Task
Please rewrite the data starting at the line that has "What is the distance" and continuing through the end of the data, with "caster wheel" changed to "castor wheel" and nothing else altered.

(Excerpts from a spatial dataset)

= = = = = = =

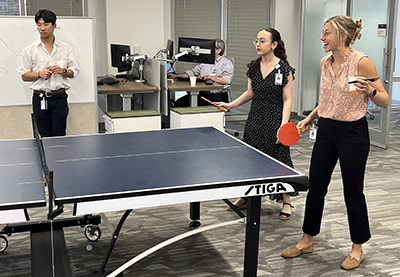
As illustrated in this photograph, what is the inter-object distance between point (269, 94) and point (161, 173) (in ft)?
4.89

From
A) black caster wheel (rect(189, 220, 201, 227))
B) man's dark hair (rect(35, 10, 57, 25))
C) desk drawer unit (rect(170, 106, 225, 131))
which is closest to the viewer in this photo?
black caster wheel (rect(189, 220, 201, 227))

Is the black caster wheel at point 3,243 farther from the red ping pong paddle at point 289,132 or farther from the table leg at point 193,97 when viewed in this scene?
the table leg at point 193,97

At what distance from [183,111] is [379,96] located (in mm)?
3138

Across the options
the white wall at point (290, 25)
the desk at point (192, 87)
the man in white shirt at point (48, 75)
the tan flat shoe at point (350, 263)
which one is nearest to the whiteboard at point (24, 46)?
the man in white shirt at point (48, 75)

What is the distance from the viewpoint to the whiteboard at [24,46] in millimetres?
5164

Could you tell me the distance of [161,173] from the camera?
2576 mm

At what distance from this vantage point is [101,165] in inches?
107

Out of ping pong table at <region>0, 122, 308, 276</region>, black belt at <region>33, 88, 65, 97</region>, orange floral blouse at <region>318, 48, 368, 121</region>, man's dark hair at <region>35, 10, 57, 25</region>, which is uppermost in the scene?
man's dark hair at <region>35, 10, 57, 25</region>

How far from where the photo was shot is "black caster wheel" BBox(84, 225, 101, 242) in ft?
11.4

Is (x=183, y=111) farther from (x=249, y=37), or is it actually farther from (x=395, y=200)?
(x=249, y=37)

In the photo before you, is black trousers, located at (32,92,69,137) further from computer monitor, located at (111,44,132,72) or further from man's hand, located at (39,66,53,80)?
computer monitor, located at (111,44,132,72)

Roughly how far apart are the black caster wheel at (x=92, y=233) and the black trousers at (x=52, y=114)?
5.63 ft

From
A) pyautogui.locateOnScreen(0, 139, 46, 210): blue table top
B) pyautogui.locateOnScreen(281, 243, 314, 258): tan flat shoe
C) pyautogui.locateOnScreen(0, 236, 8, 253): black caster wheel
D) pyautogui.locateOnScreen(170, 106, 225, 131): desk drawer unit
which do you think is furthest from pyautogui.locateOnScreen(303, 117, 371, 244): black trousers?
pyautogui.locateOnScreen(170, 106, 225, 131): desk drawer unit

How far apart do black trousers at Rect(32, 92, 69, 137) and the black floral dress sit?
6.57 feet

= = = = = = =

Task solution
What is the distance from the viewpoint to the whiteboard at [24,46] in millimetres?
5164

Could you tell me the distance of [161,173] from the camera?
2576 mm

At what distance from this vantage point is [101,165] in inches?
107

Out of ping pong table at <region>0, 122, 308, 276</region>, black belt at <region>33, 88, 65, 97</region>, orange floral blouse at <region>318, 48, 368, 121</region>, man's dark hair at <region>35, 10, 57, 25</region>, which is uppermost in the scene?
man's dark hair at <region>35, 10, 57, 25</region>

How far from where the photo was shot is "black castor wheel" BBox(84, 225, 101, 242) in ft?
11.4

Is (x=183, y=111) farther from (x=249, y=37), or is it actually farther from (x=395, y=200)?
(x=249, y=37)

In the photo before you, is black trousers, located at (32,92,69,137) further from computer monitor, located at (111,44,132,72) or further from man's hand, located at (39,66,53,80)?
computer monitor, located at (111,44,132,72)

Roughly how far apart are the black castor wheel at (x=92, y=233) and the black trousers at (x=52, y=114)?
5.63 ft

From
A) pyautogui.locateOnScreen(0, 139, 46, 210): blue table top
B) pyautogui.locateOnScreen(281, 243, 314, 258): tan flat shoe
C) pyautogui.locateOnScreen(0, 236, 8, 253): black castor wheel
D) pyautogui.locateOnScreen(170, 106, 225, 131): desk drawer unit
which do you think is furthest from pyautogui.locateOnScreen(303, 117, 371, 244): black trousers?
pyautogui.locateOnScreen(170, 106, 225, 131): desk drawer unit

How far apart do black trousers at Rect(32, 92, 69, 137) and the black floral dress sit?
6.57 feet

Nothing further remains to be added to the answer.